This article was originally published by Radio Free Europe/Radio Liberty and is reprinted with permission.
With just days to go before U.S. sanctions take effect on Iran’s oil sector on November 5, Tehran’s top two customers – India and China — are resisting Washington’s call to reduce purchases to zero, arguing there are not sufficient supplies worldwide to replace them, media are reporting.
Washington is reimposing the sanctions on Iran after having withdrawn from Iran’s 2015 nuclear deal with world powers. But China — Tehran’s biggest customer — has publicly committed to honoring the deal and has said it will keep importing Iranian oil, despite Washington’s threat to block Chinese companies from doing business in the U.S. market if they defy the sanctions.
While two of Iran’s other big customers in Asia — Japan and South Korea — have already stopped purchasing Iranian oil, the prospect of continued sales to China and India, the two biggest customers, appears to have bolstered confidence in Tehran.
Iranian Vice President Eshaq Jahangir said on October 28 that he doesn’t expect Iran’s oil exports to fall below 1 million barrels a day, although that level of export would still represent a large cut from the peak of 2.5 million barrels a day reached in April before the United States announced it was reimposing sanctions.
Chinese Foreign Ministry spokeswoman Hua Chunying told reporters last week that the question “boils down to whether we should continue to implement” the nuclear deal. “China’s position in this regard has been made very clear.”
China, which imports between 500,000-800,000 barrels a day from Iran or about $1.5 billion worth every month, may be less concerned about a U.S. backlash than other countries facing U.S. sanctions because it has the world’s second-largest economy and it is already embroiled in a bitter trade war with Washington.
China is also working with European powers that signed the nuclear deal to create a mechanism to pay for Iranian oil that bypasses the U.S. sanctions by not using U.S. dollars. Global trade in oil is traditionally conducted in dollars.
China has pushed its own currency, the yuan, as an alternative to the dollar and may be betting that the U.S. sanctions will entice more global traders to conduct their transactions in yuan instead of dollars.
Iran is also a strategic partner in China’s Silk Belt and Road initiative, which aims to create trade and infrastructure routes across Eurasia and Africa.
India, Iran’s second-biggest oil customer after China, also has traditionally close relations with Tehran. Its official stance is that it does not recognize “unilateral” sanctions that are not imposed by the United Nations.
But New Delhi also has sought to appease Washington recently by curbing its Iranian oil imports and seeking waivers from the sanctions so it can continue importing some Iranian oil.
India is in a vulnerable position because it imports 80 percent of its oil needs.
An Indian government source told Reuters that New Delhi has told Washington that the high and rising cost of oil will prevent it from zeroing out Iranian purchases any time soon.
“We cannot end oil imports from Iran at a time when alternatives are costly,” Reuters quoted the source, whom it did not identify, as saying.

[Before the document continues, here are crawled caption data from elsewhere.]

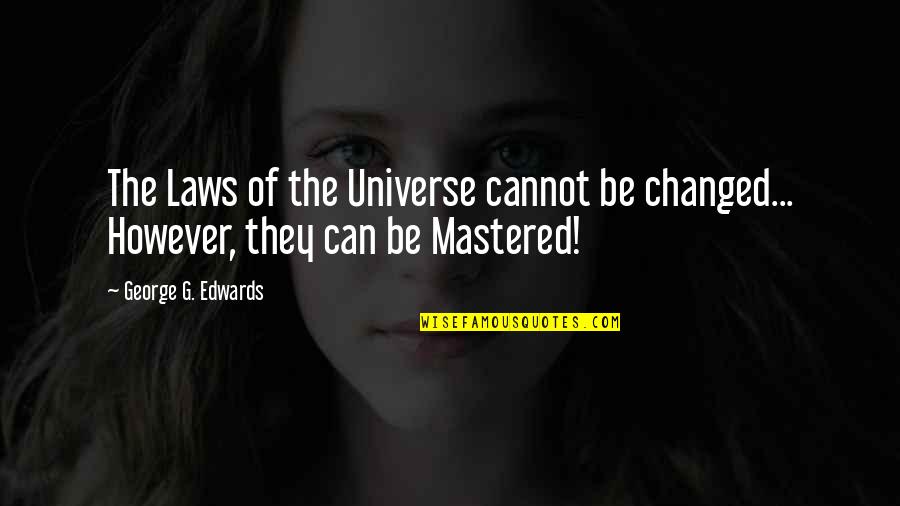 The Laws Of The Universe Quotes By George G. Edwards: The Laws of the Universe cannot be changed...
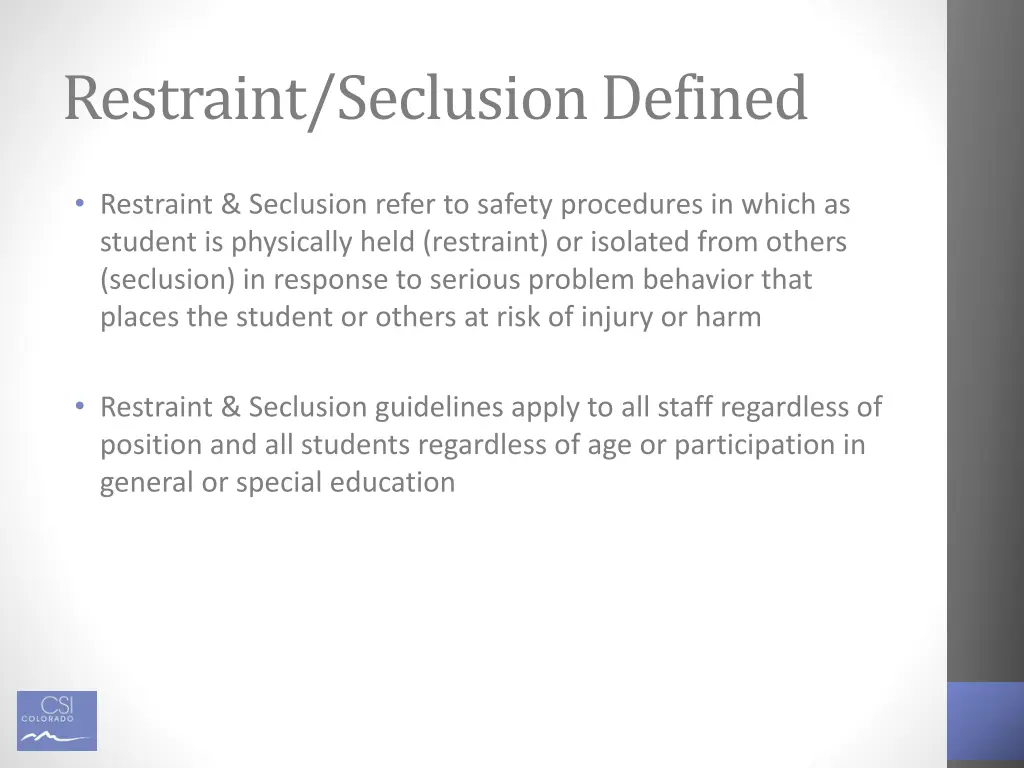 restraint seclusion defined
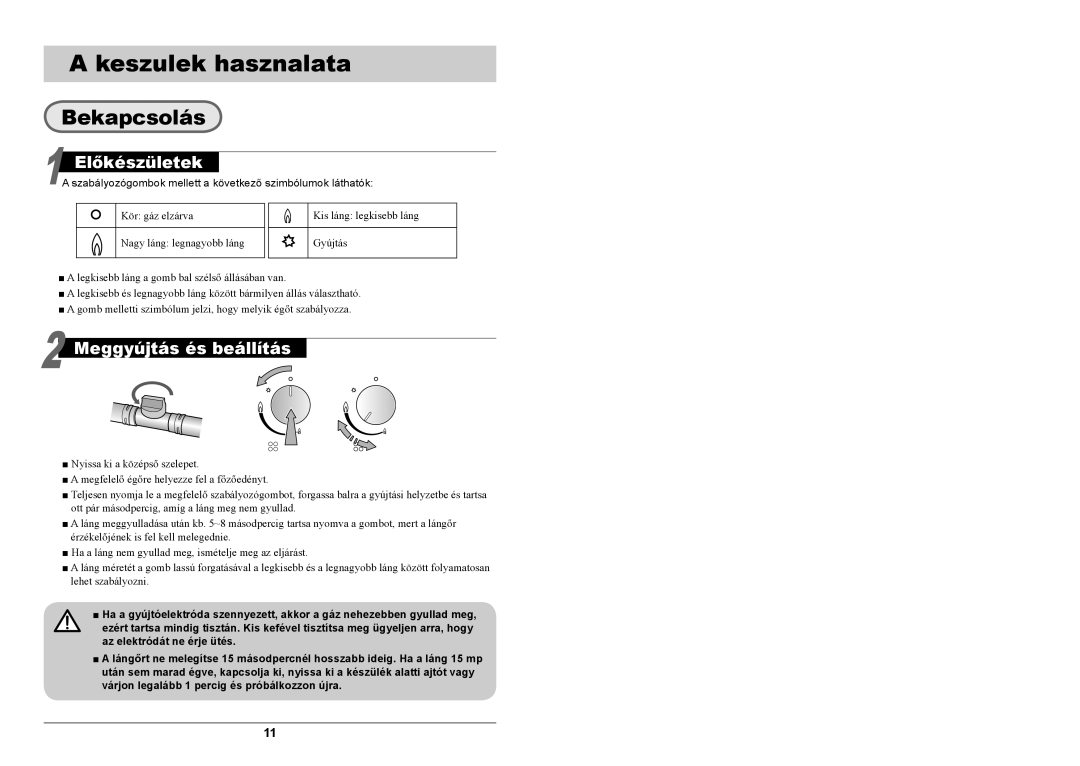 Samsung GN641FFXD/BOL, GN641FFXD/XEH manual Keszulek hasznalata folytatas, Bekapcsolás, Kikapcsolás 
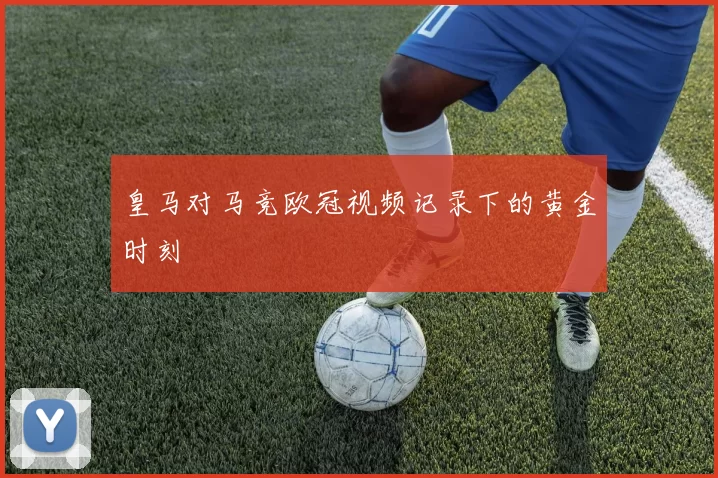 皇马对马竞欧冠视频记录下的黄金时刻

Reuters cited an unidentified U.S. diplomat as confirming the discussions with New Delhi and saying that Washington may grant India and other countries limited waivers from the sanctions.
India typically imports more than 500,000 barrels of Iranian oil per day but has reduced that level in recent months, according to official data.
Reuters reported that Turkey, Iran’s fourth-biggest crude buyer, also is ready to defy the U.S. sanctions, which President Recep Tayyip Erdogan has openly criticized.
Reuters reported that Turkey has already cut its Iranian oil imports in half, and it could reduce them further to zero but would prefer to continue some purchases.
Turkey, like India, is seeking a waiver from the U.S. sanctions, but officials said they are not sure they will get one.
Despite Beijing’s open commitment to continuing oil purchases and other trade with Iran, some of its giant corporations have appeared less willing to defy U.S. sanctions and risk being shut out of the U.S. marketplace.
Reuters reported that two Chinese energy giants — Sinopec Group and China National Petroleum Corp (CNPC) — have not placed orders for Iranian oil for November because of concerns about the sanctions.
The large Indian private oil refiner Reliance also has announced it has stopped buying Iranian oil out of concern about the sanctions.
Saudi Arabia, Iran’s rival both in oil and Middle Eastern political matters, also reportedly is seeking to entice Tehran’s big Asian customers by offering to make up oil shortfalls coming out of Iran.
The global price of oil peaked just below $87 a barrel this month, a four-year high.
Amid concerns that a price spike could damage the United States and its allies, Reuters reported that the administration is considering limited waivers for some Iranian customers until Russia and Saudi Arabia make good on pledges to increase oil supplies in 2019.
U.S. Treasury Secretary Steven Mnuchin told the news agency that in order to obtain waivers, countries would first have to reduce purchases of Iranian oil by more than the 20 percent cuts they made under a previous round of global sanctions on Iran.